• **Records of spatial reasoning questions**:
··········

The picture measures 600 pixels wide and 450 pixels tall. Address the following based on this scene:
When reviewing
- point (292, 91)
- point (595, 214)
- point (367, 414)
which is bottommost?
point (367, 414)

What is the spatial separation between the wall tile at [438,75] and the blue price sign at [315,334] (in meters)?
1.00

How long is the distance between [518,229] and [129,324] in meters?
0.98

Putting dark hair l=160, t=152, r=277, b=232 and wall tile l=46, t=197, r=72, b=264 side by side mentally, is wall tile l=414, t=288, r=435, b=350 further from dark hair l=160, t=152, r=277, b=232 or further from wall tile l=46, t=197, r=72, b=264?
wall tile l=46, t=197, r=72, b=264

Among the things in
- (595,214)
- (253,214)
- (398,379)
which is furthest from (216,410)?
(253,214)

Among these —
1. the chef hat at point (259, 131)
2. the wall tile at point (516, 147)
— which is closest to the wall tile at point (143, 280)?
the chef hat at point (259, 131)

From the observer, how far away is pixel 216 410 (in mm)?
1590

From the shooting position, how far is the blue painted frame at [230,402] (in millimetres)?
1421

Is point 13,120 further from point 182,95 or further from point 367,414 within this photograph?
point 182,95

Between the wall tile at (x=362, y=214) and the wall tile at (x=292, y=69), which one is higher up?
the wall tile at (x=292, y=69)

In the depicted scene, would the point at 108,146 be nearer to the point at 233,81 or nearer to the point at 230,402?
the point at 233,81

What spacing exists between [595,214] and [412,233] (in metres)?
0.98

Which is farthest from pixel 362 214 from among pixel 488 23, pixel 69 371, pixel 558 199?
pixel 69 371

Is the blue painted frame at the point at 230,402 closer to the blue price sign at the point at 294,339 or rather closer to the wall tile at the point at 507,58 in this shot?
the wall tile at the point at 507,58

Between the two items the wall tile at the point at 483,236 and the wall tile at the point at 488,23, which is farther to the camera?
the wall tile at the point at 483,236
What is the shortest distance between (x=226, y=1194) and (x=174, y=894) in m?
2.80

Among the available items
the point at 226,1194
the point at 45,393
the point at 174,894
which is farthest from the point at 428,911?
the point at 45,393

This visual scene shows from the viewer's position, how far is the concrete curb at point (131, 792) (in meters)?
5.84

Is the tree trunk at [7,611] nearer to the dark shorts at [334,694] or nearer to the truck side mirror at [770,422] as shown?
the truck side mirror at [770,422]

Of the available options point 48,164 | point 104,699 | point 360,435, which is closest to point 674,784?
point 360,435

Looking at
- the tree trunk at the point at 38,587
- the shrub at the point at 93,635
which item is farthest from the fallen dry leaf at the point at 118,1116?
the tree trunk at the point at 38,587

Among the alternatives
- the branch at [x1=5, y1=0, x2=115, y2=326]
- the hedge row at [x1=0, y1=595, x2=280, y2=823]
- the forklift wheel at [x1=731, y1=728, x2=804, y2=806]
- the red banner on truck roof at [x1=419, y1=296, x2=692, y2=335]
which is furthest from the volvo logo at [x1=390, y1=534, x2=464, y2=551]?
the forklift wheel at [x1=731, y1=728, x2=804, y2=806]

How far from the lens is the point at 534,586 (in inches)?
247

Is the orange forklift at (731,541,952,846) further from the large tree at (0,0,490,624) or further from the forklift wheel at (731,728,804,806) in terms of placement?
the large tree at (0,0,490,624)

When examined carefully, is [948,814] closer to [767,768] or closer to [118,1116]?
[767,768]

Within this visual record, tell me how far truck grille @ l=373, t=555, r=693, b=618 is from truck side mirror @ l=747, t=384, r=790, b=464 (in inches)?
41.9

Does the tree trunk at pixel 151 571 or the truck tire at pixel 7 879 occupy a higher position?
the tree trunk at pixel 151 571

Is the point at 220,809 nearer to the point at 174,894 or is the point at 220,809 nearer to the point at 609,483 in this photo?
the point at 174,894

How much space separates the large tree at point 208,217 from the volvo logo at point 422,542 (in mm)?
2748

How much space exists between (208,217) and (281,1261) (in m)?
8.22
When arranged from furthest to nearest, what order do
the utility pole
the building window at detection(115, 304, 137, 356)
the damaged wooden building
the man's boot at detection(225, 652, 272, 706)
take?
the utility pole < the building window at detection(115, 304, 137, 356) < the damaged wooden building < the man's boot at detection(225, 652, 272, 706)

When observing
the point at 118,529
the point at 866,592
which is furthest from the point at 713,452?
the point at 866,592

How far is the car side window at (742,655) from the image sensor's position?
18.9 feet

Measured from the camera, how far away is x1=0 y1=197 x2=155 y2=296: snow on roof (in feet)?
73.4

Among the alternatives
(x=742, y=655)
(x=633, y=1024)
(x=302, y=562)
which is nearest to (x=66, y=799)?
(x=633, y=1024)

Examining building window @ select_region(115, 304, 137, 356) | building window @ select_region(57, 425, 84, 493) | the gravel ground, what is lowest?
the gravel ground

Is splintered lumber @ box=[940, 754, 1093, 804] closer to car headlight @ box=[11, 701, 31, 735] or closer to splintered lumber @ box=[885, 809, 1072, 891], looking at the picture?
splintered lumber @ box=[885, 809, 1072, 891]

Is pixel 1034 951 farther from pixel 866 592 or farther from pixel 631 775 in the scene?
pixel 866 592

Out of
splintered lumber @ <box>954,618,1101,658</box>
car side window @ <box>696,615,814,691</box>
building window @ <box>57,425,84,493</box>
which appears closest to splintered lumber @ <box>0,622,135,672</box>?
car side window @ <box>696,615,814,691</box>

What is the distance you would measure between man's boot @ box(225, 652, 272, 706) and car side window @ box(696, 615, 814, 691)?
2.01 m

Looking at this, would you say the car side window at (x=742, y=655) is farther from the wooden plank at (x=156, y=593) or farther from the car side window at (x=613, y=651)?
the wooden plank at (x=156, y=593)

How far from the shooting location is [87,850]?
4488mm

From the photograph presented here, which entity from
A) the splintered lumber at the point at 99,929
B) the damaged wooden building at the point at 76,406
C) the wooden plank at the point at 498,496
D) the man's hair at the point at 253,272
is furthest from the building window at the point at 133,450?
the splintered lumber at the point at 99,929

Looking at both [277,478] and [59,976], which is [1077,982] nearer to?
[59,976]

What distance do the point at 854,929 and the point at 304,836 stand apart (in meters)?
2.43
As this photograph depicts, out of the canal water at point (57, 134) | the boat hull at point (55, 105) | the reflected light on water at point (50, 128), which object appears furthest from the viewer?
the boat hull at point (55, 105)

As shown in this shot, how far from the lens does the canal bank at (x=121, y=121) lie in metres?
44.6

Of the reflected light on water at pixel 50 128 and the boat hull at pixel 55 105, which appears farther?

··········

• **Task goal**:
Copy every one of the entries above verbatim, from the first line to the last.

• **Written reply**:
The picture measures 600 pixels wide and 450 pixels tall. Address the following based on this scene:
When reviewing
- point (292, 91)
- point (595, 214)
- point (367, 414)
which is bottommost?
point (367, 414)

What is the spatial separation between the wall tile at [438,75] and the blue price sign at [315,334] (in meters)?
1.00

How long is the distance between [518,229] and [129,324] in meters?
0.98

Putting dark hair l=160, t=152, r=277, b=232 and wall tile l=46, t=197, r=72, b=264 side by side mentally, is wall tile l=414, t=288, r=435, b=350 further from dark hair l=160, t=152, r=277, b=232 or further from wall tile l=46, t=197, r=72, b=264?
wall tile l=46, t=197, r=72, b=264

Among the things in
- (595,214)
- (253,214)
- (398,379)
which is furthest from (216,410)?
(253,214)

Among these —
1. the chef hat at point (259, 131)
2. the wall tile at point (516, 147)
— which is closest to the wall tile at point (143, 280)?
the chef hat at point (259, 131)

From the observer, how far away is pixel 216 410 (in mm)?
1590

From the shooting position, how far is the blue painted frame at [230,402] (in millimetres)?
1421

Is point 13,120 further from point 182,95 or further from point 367,414 within this photograph?
point 182,95

Between the wall tile at (x=362, y=214) and the wall tile at (x=292, y=69), which one is higher up?
the wall tile at (x=292, y=69)

In the depicted scene, would the point at 108,146 be nearer to the point at 233,81 or nearer to the point at 230,402?
the point at 233,81

What spacing exists between [595,214] and [412,233] (in metres)?
0.98

Which is farthest from pixel 362 214 from among pixel 488 23, pixel 69 371, pixel 558 199?
pixel 69 371

Is the blue painted frame at the point at 230,402 closer to the blue price sign at the point at 294,339 or rather closer to the wall tile at the point at 507,58 in this shot?
the wall tile at the point at 507,58

Between the two items the wall tile at the point at 483,236 and the wall tile at the point at 488,23, which is farther to the camera?
the wall tile at the point at 483,236
What is the shortest distance between (x=226, y=1194) and (x=174, y=894) in m?
2.80

Among the available items
the point at 226,1194
the point at 45,393
the point at 174,894
which is farthest from the point at 428,911?
the point at 45,393

This visual scene shows from the viewer's position, how far is the concrete curb at point (131, 792) (in meters)?
5.84

Is the tree trunk at [7,611] nearer to the dark shorts at [334,694] or nearer to the truck side mirror at [770,422] as shown?
the truck side mirror at [770,422]

Of the available options point 48,164 | point 104,699 | point 360,435, which is closest to point 674,784?
point 360,435

Looking at
- the tree trunk at the point at 38,587
- the shrub at the point at 93,635
which item is farthest from the fallen dry leaf at the point at 118,1116?
the tree trunk at the point at 38,587

Among the alternatives
- the branch at [x1=5, y1=0, x2=115, y2=326]
- the hedge row at [x1=0, y1=595, x2=280, y2=823]
- the forklift wheel at [x1=731, y1=728, x2=804, y2=806]
- the red banner on truck roof at [x1=419, y1=296, x2=692, y2=335]
which is furthest from the volvo logo at [x1=390, y1=534, x2=464, y2=551]?
the forklift wheel at [x1=731, y1=728, x2=804, y2=806]

How far from the lens is the point at 534,586 (in inches)?
247

Is the orange forklift at (731,541,952,846) further from the large tree at (0,0,490,624) or further from the forklift wheel at (731,728,804,806) in terms of placement?
the large tree at (0,0,490,624)

When examined carefully, is [948,814] closer to [767,768] or closer to [118,1116]?
[767,768]

Within this visual record, tell me how far truck grille @ l=373, t=555, r=693, b=618 is from truck side mirror @ l=747, t=384, r=790, b=464 (in inches)?
41.9

Does the tree trunk at pixel 151 571 or the truck tire at pixel 7 879 occupy a higher position?
the tree trunk at pixel 151 571

Is the point at 220,809 nearer to the point at 174,894 or is the point at 220,809 nearer to the point at 609,483 in this photo?
the point at 174,894

How much space separates the large tree at point 208,217 from the volvo logo at point 422,542 (in mm)?
2748

How much space exists between (208,217) and (281,1261) (in m)?
8.22
When arranged from furthest to nearest, what order do
the utility pole
the building window at detection(115, 304, 137, 356)
the damaged wooden building
the man's boot at detection(225, 652, 272, 706)
take?
the utility pole < the building window at detection(115, 304, 137, 356) < the damaged wooden building < the man's boot at detection(225, 652, 272, 706)

When observing
the point at 118,529
the point at 866,592
which is furthest from the point at 713,452?
the point at 866,592

How far is the car side window at (742,655) from the image sensor's position?
18.9 feet

Measured from the camera, how far away is x1=0 y1=197 x2=155 y2=296: snow on roof (in feet)?
73.4

Among the alternatives
(x=742, y=655)
(x=633, y=1024)
(x=302, y=562)
which is nearest to (x=66, y=799)?
(x=633, y=1024)

Examining building window @ select_region(115, 304, 137, 356) | building window @ select_region(57, 425, 84, 493) | the gravel ground, what is lowest?
the gravel ground

Is splintered lumber @ box=[940, 754, 1093, 804] closer to car headlight @ box=[11, 701, 31, 735] or closer to splintered lumber @ box=[885, 809, 1072, 891], looking at the picture?
splintered lumber @ box=[885, 809, 1072, 891]

Is pixel 1034 951 farther from pixel 866 592 or farther from pixel 631 775 in the scene?
pixel 866 592

Out of
splintered lumber @ <box>954,618,1101,658</box>
car side window @ <box>696,615,814,691</box>
building window @ <box>57,425,84,493</box>
which appears closest to splintered lumber @ <box>0,622,135,672</box>?
car side window @ <box>696,615,814,691</box>

What is the distance you would measure between man's boot @ box(225, 652, 272, 706) and car side window @ box(696, 615, 814, 691)?
2.01 m

Looking at this, would you say the car side window at (x=742, y=655) is farther from the wooden plank at (x=156, y=593) or farther from the car side window at (x=613, y=651)?
the wooden plank at (x=156, y=593)

How far from the shooting location is [87,850]?
4488mm

From the photograph presented here, which entity from
A) the splintered lumber at the point at 99,929
B) the damaged wooden building at the point at 76,406
C) the wooden plank at the point at 498,496
D) the man's hair at the point at 253,272
is furthest from the building window at the point at 133,450?
the splintered lumber at the point at 99,929

Looking at both [277,478] and [59,976], which is [1077,982] nearer to?
[59,976]

What distance do the point at 854,929 and the point at 304,836 stand apart (in meters)?
2.43
As this photograph depicts, out of the canal water at point (57, 134) | the boat hull at point (55, 105) | the reflected light on water at point (50, 128), which object appears furthest from the viewer?
the boat hull at point (55, 105)

As shown in this shot, how far from the lens does the canal bank at (x=121, y=121) lie in metres?
44.6

Of the reflected light on water at pixel 50 128 and the boat hull at pixel 55 105, which appears farther?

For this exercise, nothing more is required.